Cellulaire au volant interdit: pas demain la veille!
Vrai que pour bien faire, question sécurité routière, le cellulaire au volant devrait être interdit. « Mais ça serait de vivre dans un monde idéal », admet Jean-Marie De Koninck, président de la Table québécoise de la sécurité routière. Et comme le monde idéal n’est pas encore pour aujourd’hui…
L’interdiction complète du cellulaire au volant est sans doute l’idée la moins populaire que la Table québécoise ait eu à mijoter depuis sa création en 2005. Mais que l’on se rassure : ses membres n’ont pas l’intention de la recommander à la ministre Boulet. Du moins, pas dans le prochain rapport qui doit être déposé d’ici la fin de l’année. Trop d’obstacles jonchent une telle avenue.
Monsieur l’agent, je me parlais tout seul!
D’une part, le Québec fait déjà figure de précurseur en interdisant le cellulaire en main au volant. Seules deux autres provinces canadiennes en font tout autant : Terre-Neuve/Labrador depuis 2003 et la Nouvelle-Écosse, en même temps que le Québec depuis le 1er avril 2008.
L’Ontario emboîtera le pas à compter du 26 octobre et il est aussi dit que la Colombie-Britannique et l’Alberta pourraient bientôt faire de même.
Aussi, le cellulaire en main au volant, geste qui peut être établi sur le fait et qui est sanctionné au Québec par la Loi 42 (trois points d’inaptitude, 115$ d’amende), donne déjà pas mal de fil à retordre aux policiers.
Imaginez maintenant le casse-tête des agents, advenant une interdiction totale, qui auraient à déterminer si l’automobiliste discute par connexion Bluetooth ou s’il se parle seul à seul à bord de son véhicule…
« Texter » : 23 fois plus à risque
Le cellulaire a pris une telle ampleur en moins d’un quart de siècle qu’il est aujourd’hui très difficile de légiférer son utilisation au volant. « La technologie nous a rattrapés si vite qu’elle nous a pris par surprise, dit M. De Koninck. Pour bien faire, il aurait fallu l’interdire dès son apparition, alors qu’à peine 1% des gens possédaient un cellulaire. »
Mais à l’époque, c’est-à-dire au tournant des années 1980, le nombre de véhicules sur les routes du Québec était deux fois moindre qu’aujourd’hui.
Et surtout, les téléphones d’alors servaient uniquement à discourir.
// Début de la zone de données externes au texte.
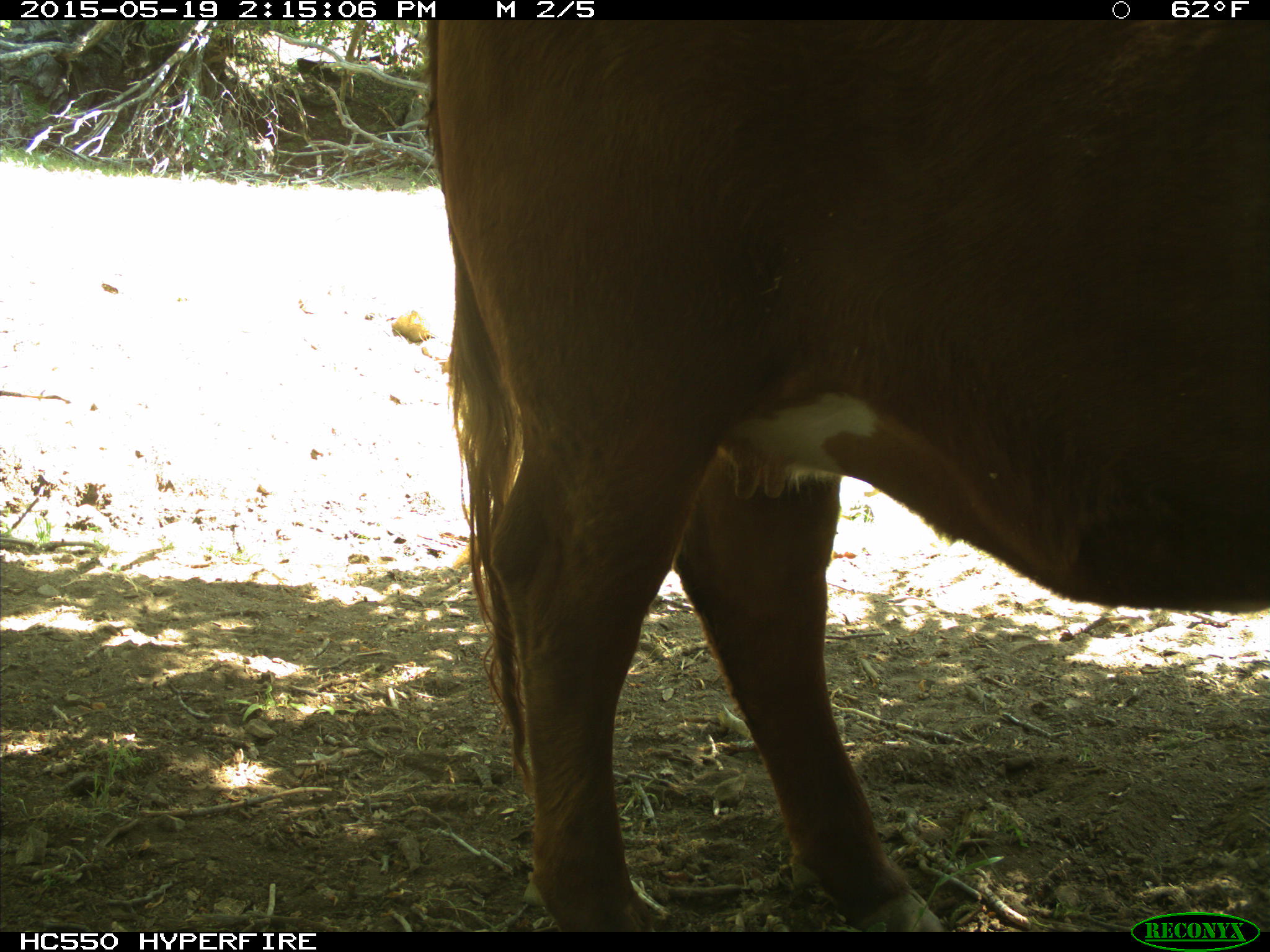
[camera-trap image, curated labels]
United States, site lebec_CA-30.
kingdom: Animalia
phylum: Chordata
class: Mammalia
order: Artiodactyla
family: Bovidae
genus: Bos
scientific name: Bos taurus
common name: domestic cow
Bos taurus (domestic cow).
Pas à « texter », ni à consulter ses courriels, comme c’est désormais le cas. Car au-delà de la problématique sur la conversation téléphonique au volant, il y a cette autre utilisation des appareils qui, selon des études rapportées par M. De Koninck, augmente de 23 fois le risque d’être impliqué dans un accident de la route avec blessés.
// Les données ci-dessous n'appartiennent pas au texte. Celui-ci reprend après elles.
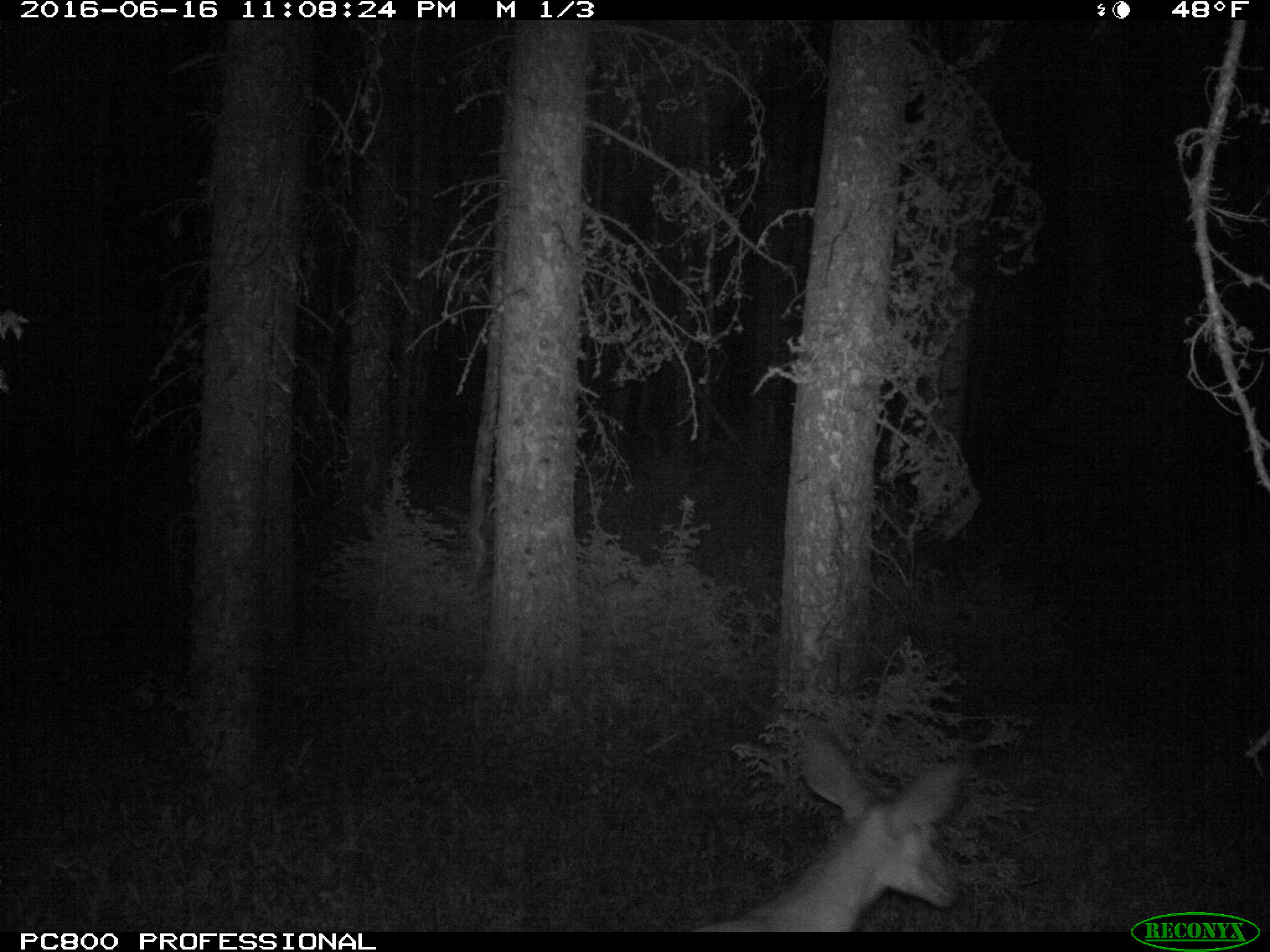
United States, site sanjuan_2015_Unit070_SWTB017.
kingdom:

Les risques croissent avec l’usage
Au lieu d’une réglementation impossible à faire respecter, sans doute faudra-t-il en arriver à de la sensibilisation sur les dangers.
Cette sensibilisation devra être mise en place, croit M. De Koninck, avec l’aide de l’industrie de la téléphonie, « un peu comme Éduc-Alcool le fait pour l’alcool au volant, dit-il. D’ailleurs, comment se fait-il que les fabricants de cellulaires ne nous mettent toujours pas en garde? »
Mais oui, à quand l’appareil portant l’inscription : « Danger : les risques d’accident croissent avec l’usage »?
Au lieu de quoi, Google y va d’une application « Sur votre mobile » qui permet de consulter cartes, routes d’évitement et points d’intérêt à même son téléphone…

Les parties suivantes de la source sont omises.